** START OF Document text **
ONE IN THREE WOMEN ON THE PLANET WILL BE RAPED OR BEATEN IN HER LIFETIME
ONE BILLION WOMEN VIOLATED IS AN ATROCITY
ONE BILLION WOMEN DANCING IS A REVOLUTION
This week, join V-Day in demanding an end to violence against women everywhere. Write a blog post or poem, take a photo, or make a video--anything that you feel represents your voice--post it on She Writes, and then share a link to it here in the comments section by 9am PST/12pm EST this Thurs 2/14. We'll select three of our favorite contributions to feature in this Thursday's newsletter...and you'll be joining a revolution. We look forward to hearing (and seeing) what you have to say!
Tags: fiction, movement, nonfiction, poetry, revolution, video
Permalink Reply by Melanie Coffee on February 14, 2013 at 10:30am You're right and that's why I spoke up. Who knows who my story could touch. :)
Permalink Reply by Kerry Moynihan on February 14, 2013 at 7:08am
Permalink Reply by Krissa Lagos on February 14, 2013 at 8:56am Very well put, Kerry, thank you!
Permalink Reply by Shannon Drury on February 14, 2013 at 8:15am I wrote a post on my blog, The Radical Housewife, called "Wonder women rising." Enjoy!
** END OF Document text **
** START OF Information supplied **
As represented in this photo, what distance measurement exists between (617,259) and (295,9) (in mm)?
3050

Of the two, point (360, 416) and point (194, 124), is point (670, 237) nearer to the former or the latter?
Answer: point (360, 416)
** END OF Information supplied **
Problems and tasks ->
**1.** List every tag attached to the V-Day page.
**2.** Continue the V-Day page after its final comment.
The material has no connection to the V-Day page.

Results in order ->
**1.** fiction, movement, nonfiction, poetry, revolution, video

**2.**
Permalink Reply by Krissa Lagos on February 14, 2013 at 8:59am Wonderful post, Shannon, thank you. Really inspiring.
Permalink Reply by Shannon Drury on February 14, 2013 at 2:51pm Thank YOU Krissa, for being sure that She Writers were aware of this important issue.
Permalink Reply by Marisa Labozzetta on February 14, 2013 at 9:51am This is a version of a piece just published in VOICE MALE (Winter, 2013, p. 39) that will also be available online later this week.
Calling All Men to Join Women in Ending Violence
I recently read about a report pointing to a dramatic rise in rapes of women and girls in Somalia, where severe drought and famine have killed tens of thousands of people and forced countless more, especially females, into refugee camps notorious for rape and female brutality. I am particularly sensitive to this issue; I spent several years researching and writing an historical novel, Sometimes It Snows in America, about a Somali princess I came to personally know quite well. She had suffered domestic abuse in her native land, and much more in the United States.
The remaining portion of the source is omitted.